'Hamza could still face US death penalty' - court told

Radical Muslim cleric Abu Hamza could still face execution in the US where he is wanted on terrorism charges, his lawyers said today.

Radical Muslim cleric Abu Hamza could still face execution in the US where he is wanted on terrorism charges, his lawyers said today.

Britain cannot send any suspect for trial to a country where they might be sentenced to death and an assurance had been given by the US Government that Hamza would only face a jail sentence.

But a recent US Supreme Court decision means that assurance does not bind state courts, Hamza’s counsel, Edward Fitzgerald QC, said.

If a state court found grounds to prosecute Hamza following his extradition then he could still be put to death.

Mr Fitzgerald told Belmarsh Magistrates’ Court: “If there is any evidence that the state courts could try then that would be something we submit would be a bar to extradition.”

He also argued that Hamza could not receive a fair trial in the US where a New York grand jury has drawn up 11 charges alleging involvement in hostage taking in Yemen, establishing a terror training camp in Bly, Oregon and sending a follower to fight for the Taliban in Afghanistan.

Mr Fitzgerald said evidence from a key witness against Hamza was tainted because he had “done a deal” with US prosecutors allowing him to walk free three years into a 25-year prison sentence for conspiring to help the Taliban.

The witness was referred to in court as CC1 but is understood to be James Ujaama, 37, who is alleged to have been involved in setting up the Oregon camp.

Ujaama attended Finsbury Park mosque, where Hamza was imam, in the late 1990s and ran the Egyptian-born cleric’s Supporters of Sharia website.

The court heard that after becoming ill in Afghanistan Ujaama called Hamza and shortly afterwards was visited by Ayman al-Zawahiri, the leader of Egyptian Islamic Jihad and believed to be Osama bin Laden’s right hand man, who told him to take honey and black seeds.

Ujaama also took another of Hamza’s followers, referred to in court as CC2, to fight in Afghanistan allegedly at the cleric’s request.

CC2 is understood to be Feroz Abbasi, 24, from Croydon, south London, who was subsequently detained in Afghanistan and is now being held at the US naval base detention centre in Guantanamo Bay, Cuba.

The court heard that Abbasi allegedly trained at two al Qaida camps in Afghanistan, where he was addressed by Bin Laden and is said to have expressed his willingness to carry out suicide missions.

Abbasi is also said to have met shoe bomber Richard Reid who he came to idolise as a model terrorist.

Mr Fitzgerald said that any evidence US authorities had got from CC2 would lead to a breach of Hamza’s right to a fair trial under Article 6 of the Human Rights Act because it may have been obtained through torture.

“It would be a breach of Article 6 to try someone on the basis of evidence obtained by torture,” he told the court.

“The same would apply to returning someone to a foreign country for trial on the basis of evidence obtained through torture or inhuman, or degrading, treatment.”

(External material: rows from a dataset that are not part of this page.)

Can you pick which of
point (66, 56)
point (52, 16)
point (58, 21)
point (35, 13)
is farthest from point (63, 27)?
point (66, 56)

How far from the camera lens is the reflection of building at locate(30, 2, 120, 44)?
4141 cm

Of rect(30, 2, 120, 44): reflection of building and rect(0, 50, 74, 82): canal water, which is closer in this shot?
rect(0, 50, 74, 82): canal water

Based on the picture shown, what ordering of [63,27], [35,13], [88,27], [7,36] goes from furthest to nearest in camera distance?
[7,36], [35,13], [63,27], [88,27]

US prosecutors claim Hamza was part of a worldwide conspiracy to wage war on the West

James Lewis QC, for the US Government, said: “Abu Hamza is a member of a global conspiracy to wage Jihad against the United States and other countries.

“He has consistently advocated hatred and violence against the United States of America, which he called the United Snakes of America.”

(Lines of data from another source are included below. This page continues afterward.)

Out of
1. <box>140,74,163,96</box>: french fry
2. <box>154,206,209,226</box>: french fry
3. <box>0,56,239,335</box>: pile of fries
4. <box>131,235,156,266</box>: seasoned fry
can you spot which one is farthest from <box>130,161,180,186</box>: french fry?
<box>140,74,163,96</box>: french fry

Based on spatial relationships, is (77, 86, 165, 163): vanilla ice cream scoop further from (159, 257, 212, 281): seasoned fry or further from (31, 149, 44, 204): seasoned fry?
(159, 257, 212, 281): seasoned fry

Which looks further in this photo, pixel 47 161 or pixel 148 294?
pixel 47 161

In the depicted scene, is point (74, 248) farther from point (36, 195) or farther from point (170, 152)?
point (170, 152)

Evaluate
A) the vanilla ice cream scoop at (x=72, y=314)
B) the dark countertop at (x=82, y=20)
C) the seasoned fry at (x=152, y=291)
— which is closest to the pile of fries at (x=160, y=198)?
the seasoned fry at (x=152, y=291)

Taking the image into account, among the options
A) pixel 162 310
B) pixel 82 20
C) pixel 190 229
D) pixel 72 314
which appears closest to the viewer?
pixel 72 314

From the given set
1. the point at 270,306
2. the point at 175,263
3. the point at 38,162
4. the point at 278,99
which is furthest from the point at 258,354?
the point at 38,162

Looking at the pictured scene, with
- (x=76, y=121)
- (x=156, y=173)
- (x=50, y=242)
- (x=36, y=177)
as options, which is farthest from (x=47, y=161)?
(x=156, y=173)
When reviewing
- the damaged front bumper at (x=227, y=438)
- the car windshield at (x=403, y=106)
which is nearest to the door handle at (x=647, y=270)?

Hamza, who lost his hands in Egypt in the 1990s, wore a pale blue smock and his prosthetic hook had been removed for security reasons.

He was surrounded in the dock by four prison officers, a security guard and a welfare officer and spoke only to confirm his name, Mustafa Kamel Mustafa, and four aliases, one of which is Abu Hamza.

For much of the proceedings his one good eye was closed, and his head lolled forward.

His lawyers told the court he was unwell and he left the dock before the end of proceedings. His illness was understood to be “not serious”.

A full hearing of the US case for extraditing Hamza will not begin until October 19, some five months after his arrest.